Zum Internationalen Frauentag 2026 präsentiert die Arbeiterkammer Niederösterreich ernüchternde Zahlen: Trotz ganzjähriger Vollzeitbeschäftigung verdienen Frauen in Niederösterreich um 15,9 Prozent weniger als ihre männlichen Kollegen. Bei Teilzeitbeschäftigung – der Realität vieler niederösterreichischer Arbeitnehmerinnen – verdoppelt sich dieser Unterschied sogar. Diese Zahlen verdeutlichen, dass der Kampf um Lohngleichheit auch 2026 längst nicht gewonnen ist.

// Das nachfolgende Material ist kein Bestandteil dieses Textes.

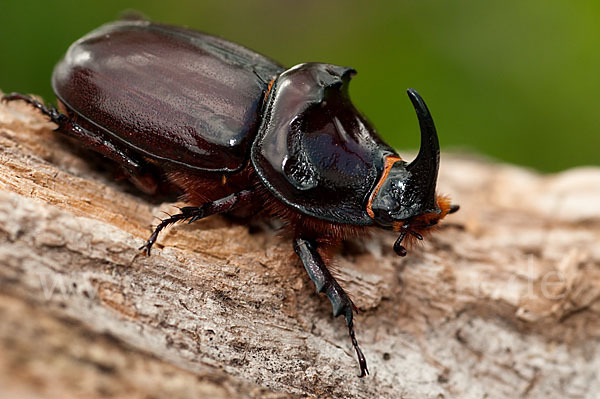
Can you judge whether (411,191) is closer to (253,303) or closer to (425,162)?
(425,162)

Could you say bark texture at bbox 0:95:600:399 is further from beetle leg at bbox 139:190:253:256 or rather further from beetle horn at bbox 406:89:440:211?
beetle horn at bbox 406:89:440:211

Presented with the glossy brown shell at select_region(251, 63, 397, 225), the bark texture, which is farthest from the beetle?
the bark texture

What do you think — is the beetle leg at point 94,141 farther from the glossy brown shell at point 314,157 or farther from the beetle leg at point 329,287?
the beetle leg at point 329,287

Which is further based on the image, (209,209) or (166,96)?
(166,96)

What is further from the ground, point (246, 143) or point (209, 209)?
point (246, 143)

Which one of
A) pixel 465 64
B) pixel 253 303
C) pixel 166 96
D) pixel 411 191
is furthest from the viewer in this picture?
pixel 465 64

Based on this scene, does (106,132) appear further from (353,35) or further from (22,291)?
(353,35)

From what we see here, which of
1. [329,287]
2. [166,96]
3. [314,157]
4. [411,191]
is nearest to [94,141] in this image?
[166,96]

Das teure Dilemma der Kinderbetreuung in Niederösterreich

Eine aktuelle Erhebung der AK Niederösterreich deckt die prekäre Situation berufstätiger Mütter auf: Eine Handelsangestellte mit zwei kleinen Kindern kann ihre Arbeitszeit von 25 auf 35 Wochenstunden aufstocken und verdient dadurch 444 Euro netto mehr. Doch die Realität sieht anders aus: Die Kosten für die Nachmittagsbetreuung inklusive Mittagessen verschlingen 404 Euro (2 x 202 Euro), sodass der Mutter nach Abzug aller Betreuungskosten lediglich 40 Euro mehr bleiben.

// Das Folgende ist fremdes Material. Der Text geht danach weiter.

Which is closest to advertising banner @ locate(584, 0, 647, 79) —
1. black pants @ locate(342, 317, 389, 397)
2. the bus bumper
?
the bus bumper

Diese Rechnung verdeutlicht ein strukturelles Problem: Kinderbetreuung in Niederösterreich ist zu teuer und nicht flächendeckend verfügbar. Der Gender Pay Gap – die Einkommenslücke zwischen Männern und Frauen – wird durch diese zusätzlichen finanziellen Belastungen noch verstärkt. Viele Frauen sehen sich gezwungen, in Teilzeit zu arbeiten oder ihre Berufstätigkeit ganz aufzugeben, was langfristig ihre finanzielle Unabhängigkeit und Pensionsansprüche gefährdet.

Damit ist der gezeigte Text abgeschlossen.